_What you will do_.
#1 Reproduce the passage on E. coli virulence genes from "Power of each" to "the standard deviation.".
#2 Using the passage on E. coli virulence genes, decide whether each statement agrees with it. Answer yes or no for each, and quote the words from the passage that settle it.
(a) The four predictor genes are yfcV, vat, fyuA, and chuA.
(b) A core set of virulence factors definitively differentiates the ExPEC pathotypes.
(c) In panel A of Fig 1, the whiskers indicate the 10th to 90th percentiles.

Escherichia coli isolates that carry vat, fyuA, chuA, and yfcV efficiently colonize the urinary tract

Abstract

Extraintestinal Escherichia coli (ExPEC), a heterogeneous group of pathogens, encompasses avian, neonatal meningitis, and uropathogenic E. coli strains. While several virulence factors are associated with ExPEC, there is no core set of virulence factors that can be used to definitively differentiate these pathotypes. Here we describe a multiplex of four virulence factor-encoding genes, yfcV, vat, fyuA, and chuA, highly associated with uropathogenic E. coli strains that can distinguish three groups of E. coli: diarrheagenic and animal-associated E. coli strains, human commensal and avian pathogenic E. coli strains, and uropathogenic and neonatal meningitis E. coli strains. Furthermore, human intestinal isolates that encode all four predictor genes express them during exponential growth in human urine and colonize the bladder in the mouse model of ascending urinary tract infection in higher numbers than human commensal strains that do not encode the four predictor genes (P = 0.02), suggesting that the presence of the predictors correlates with uropathogenic potential.

Fig 1

Power of each virulence gene to predict the presence of other virulence genes in E. coli isolates. (A) Box-and-whisker plot of the number of other virulence or colonization factor genes present (total screened = 29) in strains positive for each predictor gene compared to strains negative for the predictor gene. The line in each box indicates the median, whiskers indicate the 5th to 95th percentiles, and dots are outliers. +, positive for the gene; −, negative for the gene. (B) Comparison of the PG score with the number of other VF genes present in each isolate. Data points indicate the mean number of other VF genes for PG score. Error bars represent the standard deviation.

_Material provided_.
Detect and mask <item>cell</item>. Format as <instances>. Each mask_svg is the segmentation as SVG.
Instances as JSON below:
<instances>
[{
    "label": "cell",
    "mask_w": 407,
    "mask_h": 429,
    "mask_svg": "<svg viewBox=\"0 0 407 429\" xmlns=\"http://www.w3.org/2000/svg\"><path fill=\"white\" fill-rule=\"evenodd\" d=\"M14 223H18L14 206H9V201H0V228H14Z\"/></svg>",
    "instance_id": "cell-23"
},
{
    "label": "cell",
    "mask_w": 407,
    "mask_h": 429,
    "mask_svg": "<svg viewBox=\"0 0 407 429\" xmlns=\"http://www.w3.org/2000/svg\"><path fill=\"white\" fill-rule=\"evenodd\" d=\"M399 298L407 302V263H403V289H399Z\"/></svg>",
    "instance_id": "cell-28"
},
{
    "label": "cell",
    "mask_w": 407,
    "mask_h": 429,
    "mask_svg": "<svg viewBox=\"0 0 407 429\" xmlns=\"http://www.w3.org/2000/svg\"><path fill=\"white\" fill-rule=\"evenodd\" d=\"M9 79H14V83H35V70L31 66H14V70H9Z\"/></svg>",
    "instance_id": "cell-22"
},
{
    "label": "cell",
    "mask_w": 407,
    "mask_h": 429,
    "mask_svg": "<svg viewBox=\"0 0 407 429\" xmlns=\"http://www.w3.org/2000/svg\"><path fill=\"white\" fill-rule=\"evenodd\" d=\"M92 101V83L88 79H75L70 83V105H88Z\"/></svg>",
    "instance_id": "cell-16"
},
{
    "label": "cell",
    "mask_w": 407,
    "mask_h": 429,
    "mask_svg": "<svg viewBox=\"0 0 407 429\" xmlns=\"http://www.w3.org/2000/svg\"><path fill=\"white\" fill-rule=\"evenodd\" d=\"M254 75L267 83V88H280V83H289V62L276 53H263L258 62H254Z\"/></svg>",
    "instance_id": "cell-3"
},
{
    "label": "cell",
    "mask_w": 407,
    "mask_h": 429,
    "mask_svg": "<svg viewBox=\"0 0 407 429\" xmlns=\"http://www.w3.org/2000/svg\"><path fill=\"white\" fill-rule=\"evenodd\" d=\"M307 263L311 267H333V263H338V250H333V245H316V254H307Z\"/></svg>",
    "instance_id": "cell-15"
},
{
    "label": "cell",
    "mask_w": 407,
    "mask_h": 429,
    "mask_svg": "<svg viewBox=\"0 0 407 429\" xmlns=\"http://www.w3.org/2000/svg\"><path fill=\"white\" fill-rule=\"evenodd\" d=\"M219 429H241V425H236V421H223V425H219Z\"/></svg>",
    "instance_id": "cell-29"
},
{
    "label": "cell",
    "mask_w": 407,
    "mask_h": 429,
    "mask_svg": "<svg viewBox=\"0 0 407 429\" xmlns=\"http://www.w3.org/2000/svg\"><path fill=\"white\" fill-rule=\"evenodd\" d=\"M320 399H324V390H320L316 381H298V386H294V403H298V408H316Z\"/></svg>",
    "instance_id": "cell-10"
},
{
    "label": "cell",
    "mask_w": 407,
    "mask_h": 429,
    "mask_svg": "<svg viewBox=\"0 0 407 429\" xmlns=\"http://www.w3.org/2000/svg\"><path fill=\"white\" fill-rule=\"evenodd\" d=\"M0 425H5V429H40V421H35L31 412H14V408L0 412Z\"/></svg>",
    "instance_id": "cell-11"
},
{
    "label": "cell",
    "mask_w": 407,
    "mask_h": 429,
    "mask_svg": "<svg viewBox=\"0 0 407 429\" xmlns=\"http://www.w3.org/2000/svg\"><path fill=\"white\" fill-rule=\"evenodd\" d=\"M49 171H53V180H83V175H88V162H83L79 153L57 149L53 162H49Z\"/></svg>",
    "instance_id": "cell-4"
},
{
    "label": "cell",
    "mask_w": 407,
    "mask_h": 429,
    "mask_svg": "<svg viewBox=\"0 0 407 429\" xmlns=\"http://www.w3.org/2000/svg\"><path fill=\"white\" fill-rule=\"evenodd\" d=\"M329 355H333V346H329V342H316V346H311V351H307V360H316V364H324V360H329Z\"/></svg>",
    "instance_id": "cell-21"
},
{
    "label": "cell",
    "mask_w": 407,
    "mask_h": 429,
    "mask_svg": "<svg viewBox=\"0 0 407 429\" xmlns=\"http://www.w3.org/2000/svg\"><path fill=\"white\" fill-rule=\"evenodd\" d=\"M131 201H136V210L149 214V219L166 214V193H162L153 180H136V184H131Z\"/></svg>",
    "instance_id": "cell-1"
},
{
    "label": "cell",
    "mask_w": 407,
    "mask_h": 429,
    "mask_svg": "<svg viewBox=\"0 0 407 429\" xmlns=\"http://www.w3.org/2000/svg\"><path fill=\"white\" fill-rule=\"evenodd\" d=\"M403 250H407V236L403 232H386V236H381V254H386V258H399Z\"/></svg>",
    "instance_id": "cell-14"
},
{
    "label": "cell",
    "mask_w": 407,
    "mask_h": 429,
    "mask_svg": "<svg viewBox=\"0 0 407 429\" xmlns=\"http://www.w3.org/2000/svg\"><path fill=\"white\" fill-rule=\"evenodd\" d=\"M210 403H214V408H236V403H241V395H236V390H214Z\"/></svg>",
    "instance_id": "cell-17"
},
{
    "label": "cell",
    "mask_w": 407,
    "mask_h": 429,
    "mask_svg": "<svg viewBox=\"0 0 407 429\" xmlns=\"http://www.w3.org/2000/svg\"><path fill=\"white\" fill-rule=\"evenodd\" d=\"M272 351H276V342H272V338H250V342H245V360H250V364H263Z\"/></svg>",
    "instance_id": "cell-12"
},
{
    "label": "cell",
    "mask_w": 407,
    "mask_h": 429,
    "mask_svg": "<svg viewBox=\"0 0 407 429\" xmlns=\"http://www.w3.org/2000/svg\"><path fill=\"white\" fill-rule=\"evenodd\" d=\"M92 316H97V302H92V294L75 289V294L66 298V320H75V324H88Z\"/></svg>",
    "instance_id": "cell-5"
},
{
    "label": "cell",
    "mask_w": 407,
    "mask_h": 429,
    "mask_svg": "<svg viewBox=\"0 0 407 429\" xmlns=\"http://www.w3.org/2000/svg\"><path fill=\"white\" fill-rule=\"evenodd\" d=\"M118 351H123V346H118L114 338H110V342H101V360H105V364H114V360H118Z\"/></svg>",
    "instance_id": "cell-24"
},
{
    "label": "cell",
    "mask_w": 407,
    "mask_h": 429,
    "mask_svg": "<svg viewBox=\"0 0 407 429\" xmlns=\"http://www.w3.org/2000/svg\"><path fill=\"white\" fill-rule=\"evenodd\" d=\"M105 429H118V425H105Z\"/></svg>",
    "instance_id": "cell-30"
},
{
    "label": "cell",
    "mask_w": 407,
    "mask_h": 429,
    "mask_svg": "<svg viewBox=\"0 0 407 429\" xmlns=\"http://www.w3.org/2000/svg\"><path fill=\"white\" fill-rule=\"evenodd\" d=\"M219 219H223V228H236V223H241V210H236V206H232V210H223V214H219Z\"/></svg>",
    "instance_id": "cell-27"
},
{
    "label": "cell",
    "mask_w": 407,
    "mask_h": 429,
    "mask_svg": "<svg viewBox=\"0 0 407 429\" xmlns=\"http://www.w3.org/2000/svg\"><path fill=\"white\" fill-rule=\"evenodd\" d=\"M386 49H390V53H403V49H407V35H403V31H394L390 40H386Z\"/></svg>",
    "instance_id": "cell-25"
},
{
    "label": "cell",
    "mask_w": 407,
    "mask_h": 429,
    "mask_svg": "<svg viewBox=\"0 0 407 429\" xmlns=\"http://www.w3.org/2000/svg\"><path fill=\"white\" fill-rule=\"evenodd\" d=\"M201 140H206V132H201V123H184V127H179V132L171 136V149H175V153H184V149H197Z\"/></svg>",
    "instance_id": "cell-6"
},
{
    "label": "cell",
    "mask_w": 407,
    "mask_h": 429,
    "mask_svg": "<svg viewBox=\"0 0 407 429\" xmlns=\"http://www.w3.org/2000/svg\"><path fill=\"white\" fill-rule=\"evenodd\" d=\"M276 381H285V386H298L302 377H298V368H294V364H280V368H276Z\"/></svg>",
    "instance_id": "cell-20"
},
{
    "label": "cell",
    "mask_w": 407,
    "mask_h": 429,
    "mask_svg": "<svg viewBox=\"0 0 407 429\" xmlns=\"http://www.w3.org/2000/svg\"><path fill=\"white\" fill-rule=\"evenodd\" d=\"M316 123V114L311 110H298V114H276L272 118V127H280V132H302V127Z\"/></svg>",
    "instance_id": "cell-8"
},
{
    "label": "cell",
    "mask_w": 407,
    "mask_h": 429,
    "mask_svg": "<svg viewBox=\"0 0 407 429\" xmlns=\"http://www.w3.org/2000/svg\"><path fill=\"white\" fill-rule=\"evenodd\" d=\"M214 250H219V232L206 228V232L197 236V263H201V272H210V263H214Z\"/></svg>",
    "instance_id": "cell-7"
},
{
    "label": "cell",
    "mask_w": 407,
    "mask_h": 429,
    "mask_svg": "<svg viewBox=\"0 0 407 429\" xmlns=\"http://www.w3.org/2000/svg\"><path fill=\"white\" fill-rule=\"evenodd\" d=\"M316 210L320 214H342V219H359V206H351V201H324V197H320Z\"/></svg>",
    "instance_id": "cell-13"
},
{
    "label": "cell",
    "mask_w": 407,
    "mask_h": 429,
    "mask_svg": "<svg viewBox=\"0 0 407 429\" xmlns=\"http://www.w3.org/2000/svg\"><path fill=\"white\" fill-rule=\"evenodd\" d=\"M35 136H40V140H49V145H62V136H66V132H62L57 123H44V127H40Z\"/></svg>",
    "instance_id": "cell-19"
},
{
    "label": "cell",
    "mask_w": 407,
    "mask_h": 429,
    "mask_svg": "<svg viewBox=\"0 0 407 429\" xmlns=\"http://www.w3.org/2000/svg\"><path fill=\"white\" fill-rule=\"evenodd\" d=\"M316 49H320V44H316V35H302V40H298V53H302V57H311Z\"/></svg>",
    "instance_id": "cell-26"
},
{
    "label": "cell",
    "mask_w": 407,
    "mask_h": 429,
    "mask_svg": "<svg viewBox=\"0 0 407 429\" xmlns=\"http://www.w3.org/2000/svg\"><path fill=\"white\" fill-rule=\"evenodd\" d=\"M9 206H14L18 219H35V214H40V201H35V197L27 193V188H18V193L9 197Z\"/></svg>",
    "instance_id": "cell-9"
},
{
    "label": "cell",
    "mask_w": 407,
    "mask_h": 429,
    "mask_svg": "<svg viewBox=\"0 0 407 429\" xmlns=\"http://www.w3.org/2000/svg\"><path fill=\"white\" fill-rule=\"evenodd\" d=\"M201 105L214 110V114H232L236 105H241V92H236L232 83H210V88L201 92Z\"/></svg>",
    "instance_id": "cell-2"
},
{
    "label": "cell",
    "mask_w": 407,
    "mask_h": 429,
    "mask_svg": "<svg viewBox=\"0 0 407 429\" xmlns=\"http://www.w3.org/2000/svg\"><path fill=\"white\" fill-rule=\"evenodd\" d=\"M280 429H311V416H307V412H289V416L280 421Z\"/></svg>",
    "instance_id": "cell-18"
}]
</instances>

_Written responses_.
#1
Power of each virulence gene to predict the presence of other virulence genes in E. coli isolates. (A) Box-and-whisker plot of the number of other virulence or colonization factor genes present (total screened = 29) in strains positive for each predictor gene compared to strains negative for the predictor gene. The line in each box indicates the median, whiskers indicate the 5th to 95th percentiles, and dots are outliers. +, positive for the gene; −, negative for the gene. (B) Comparison of the PG score with the number of other VF genes present in each isolate. Data points indicate the mean number of other VF genes for PG score. Error bars represent the standard deviation.

#2
(a) Yes: "a multiplex of four virulence factor-encoding genes, yfcV, vat, fyuA, and chuA"
(b) No: "there is no core set of virulence factors that can be used to definitively differentiate these pathotypes"
(c) No: "whiskers indicate the 5th to 95th percentiles"